● **WHAT YOU NEED TO DO**
Below are some entries. Return exactly the lines from the one with "Essential Roof Maintenance" through the final line, leaving out any pictures.

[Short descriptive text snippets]
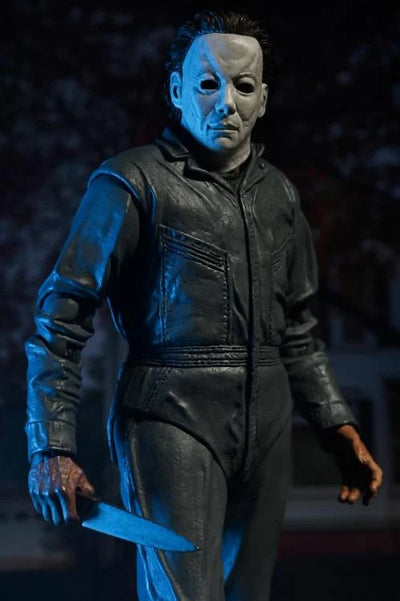 Figura NECA Hallowen: The Curse of Michael Myers Versión Ultimate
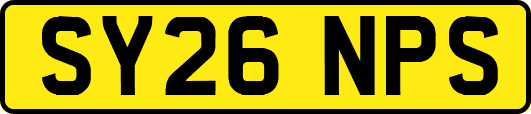 SY26NPS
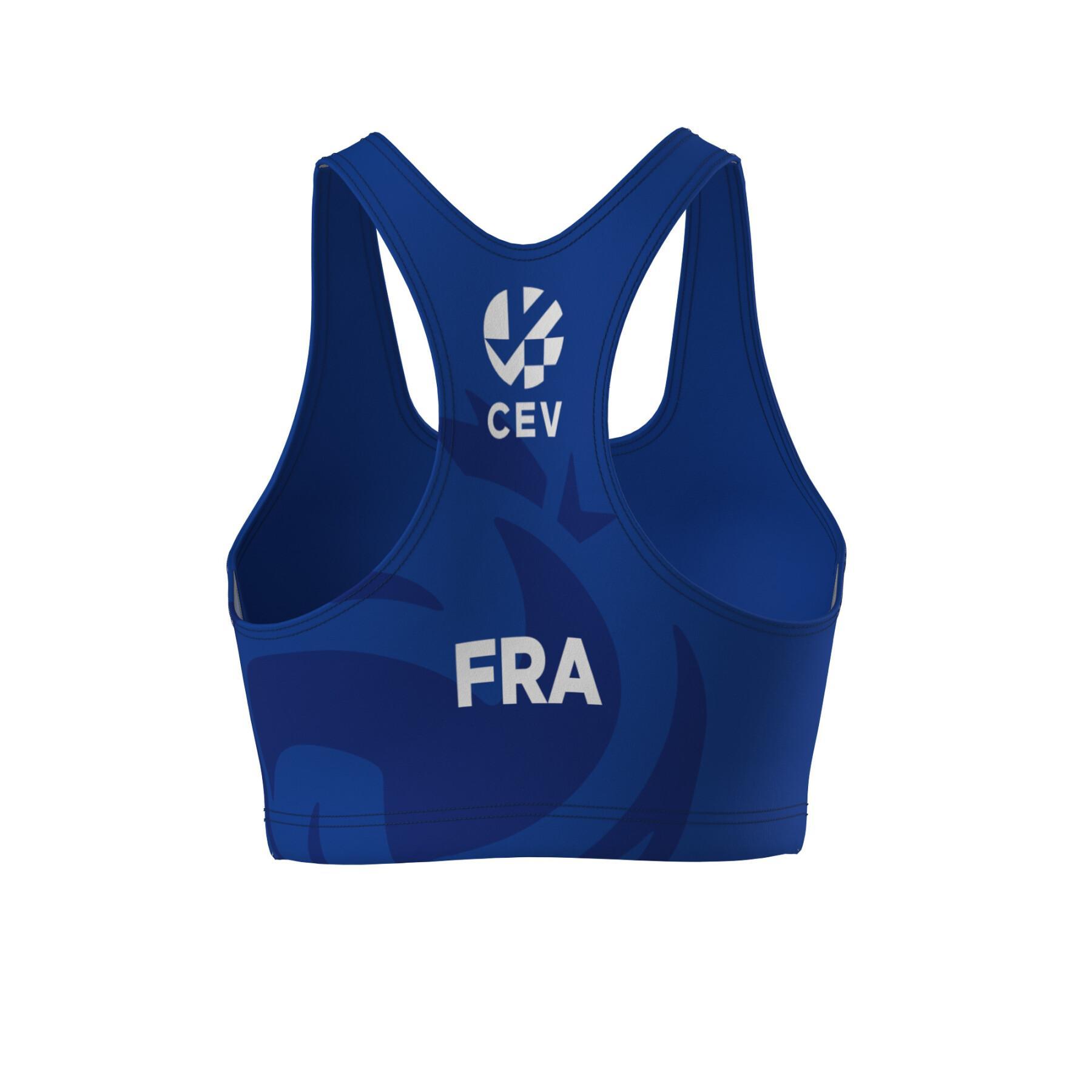 Soutien oficial feminino da seleção nacional francesa France 2023/24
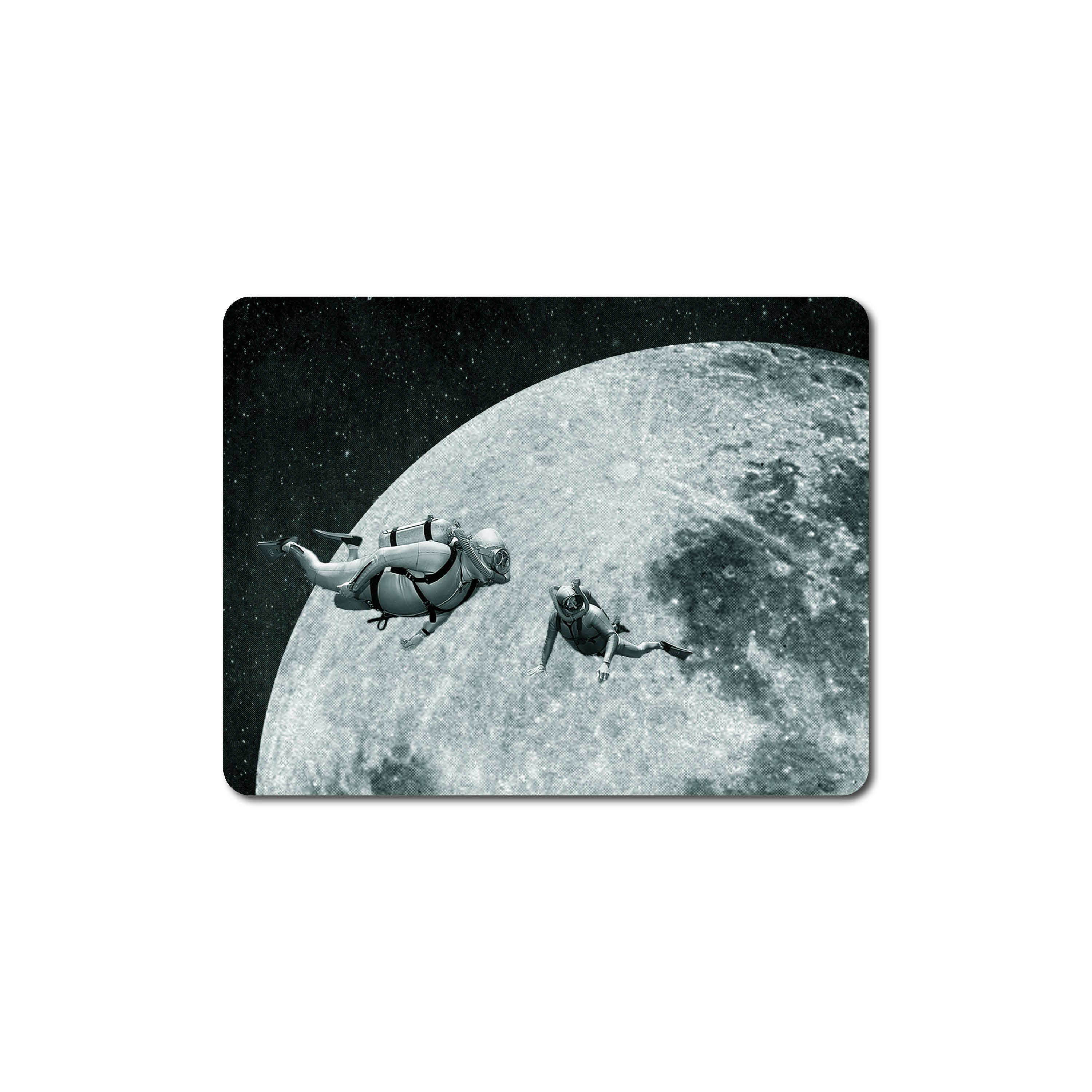 Deep Space Divers Sticker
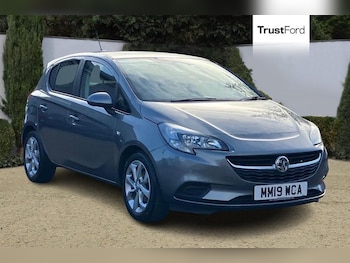 Used Vauxhall Corsa 2019 for sale - 76228775: Photo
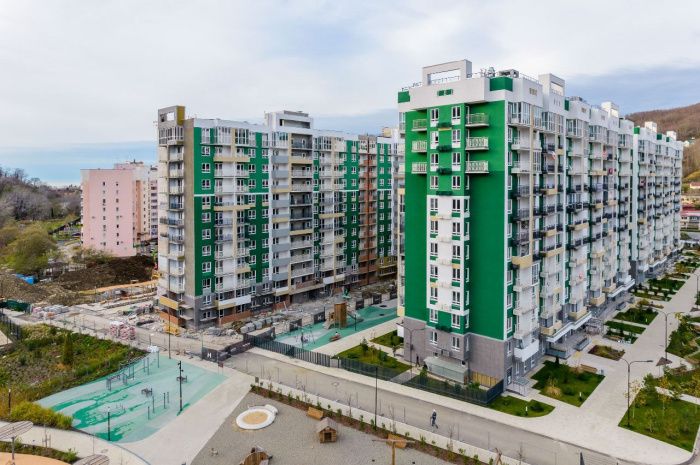 Холдинги Alias Group и Capital Group построят жилые комплексы в Москве
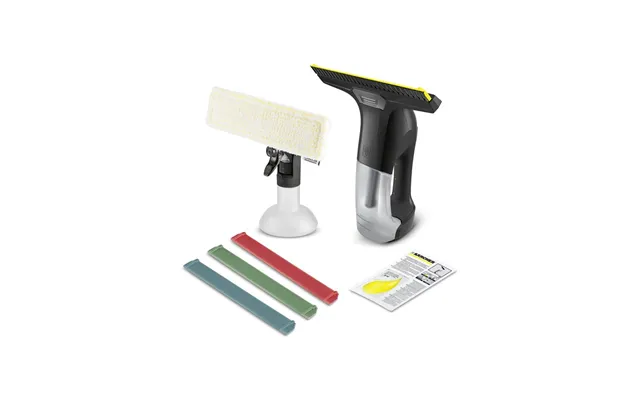 Kärcher Window Vac Wv 6 Multifunctionality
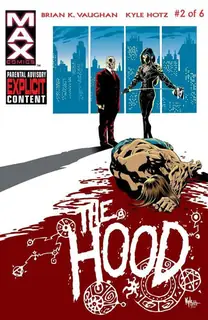 Cover of The Hood #2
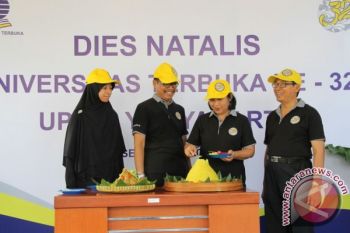 Universitas Terbuka berkomitmen layani seluruh lapisan masyarakat 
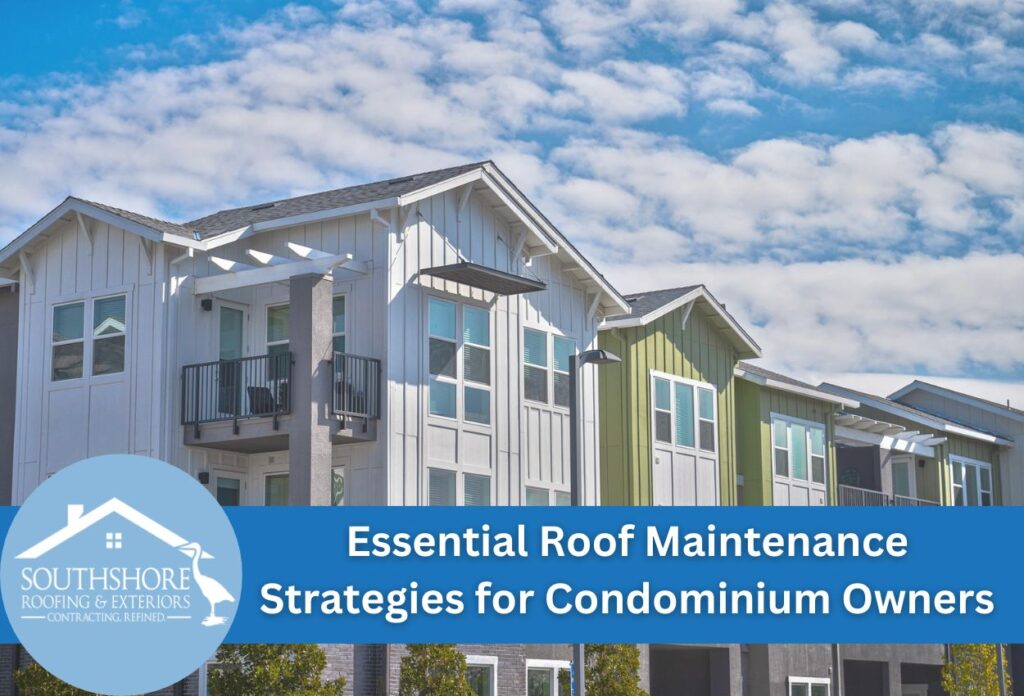 Essential Roof Maintenance Strategies for Condominium Owners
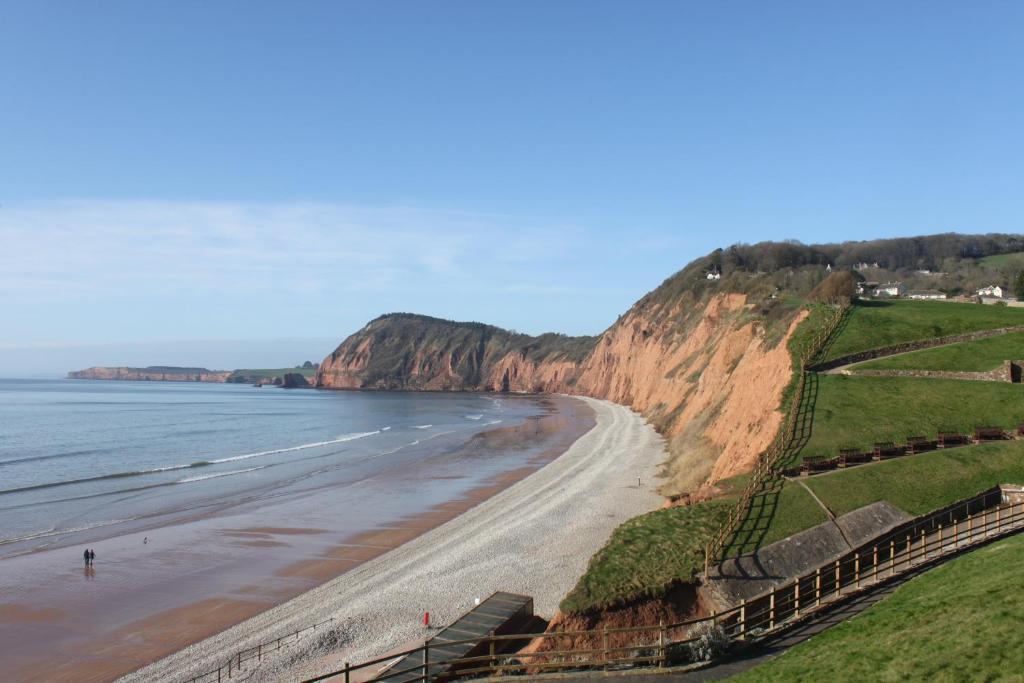 Bedford Hotel Sidmouth Dış mekan fotoğraf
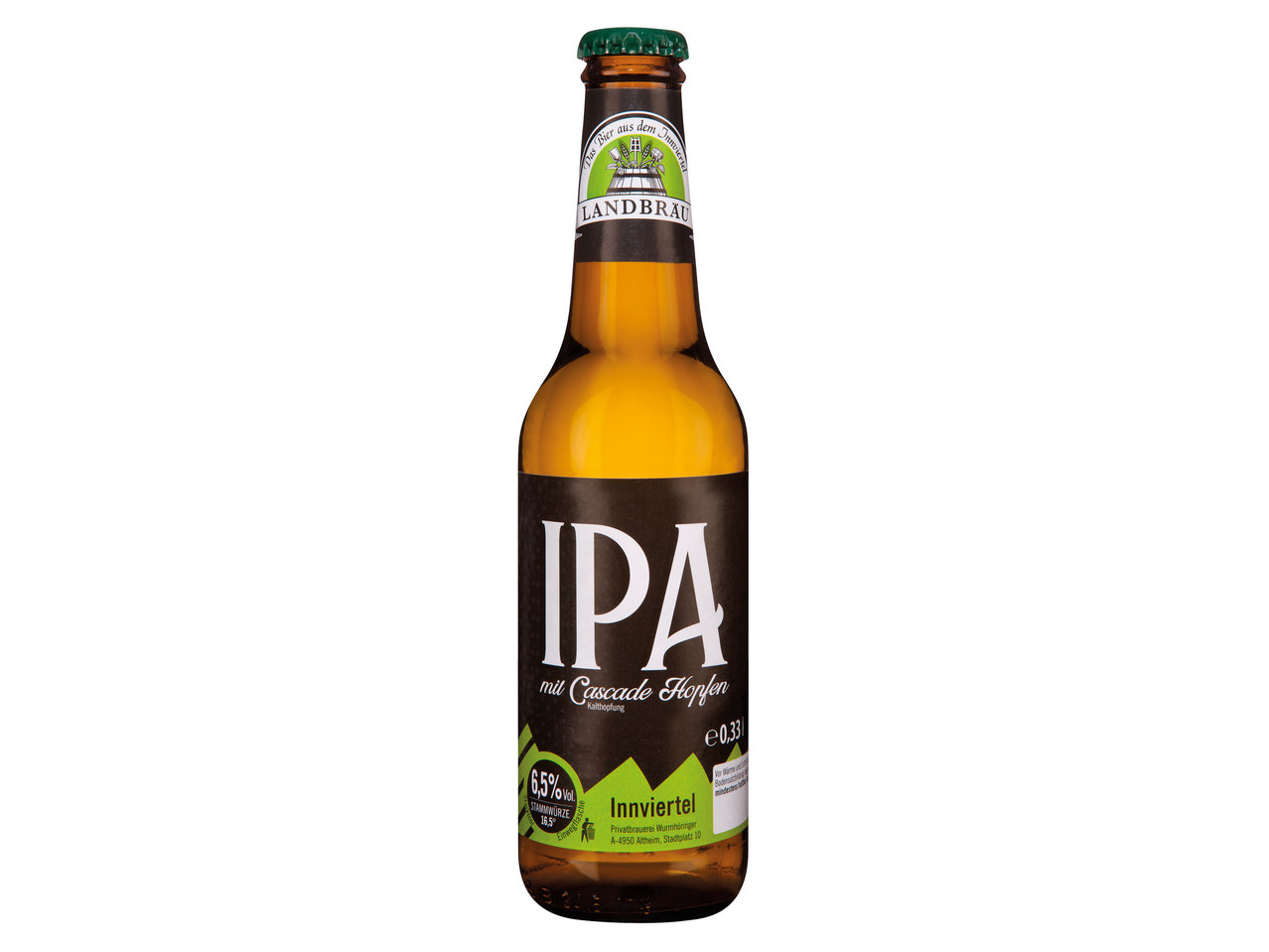 LANDBRÄU Innviertler IPA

● **THE COMPLETED TASK**
 Essential Roof Maintenance Strategies for Condominium Owners
 Bedford Hotel Sidmouth Dış mekan fotoğraf
 LANDBRÄU Innviertler IPA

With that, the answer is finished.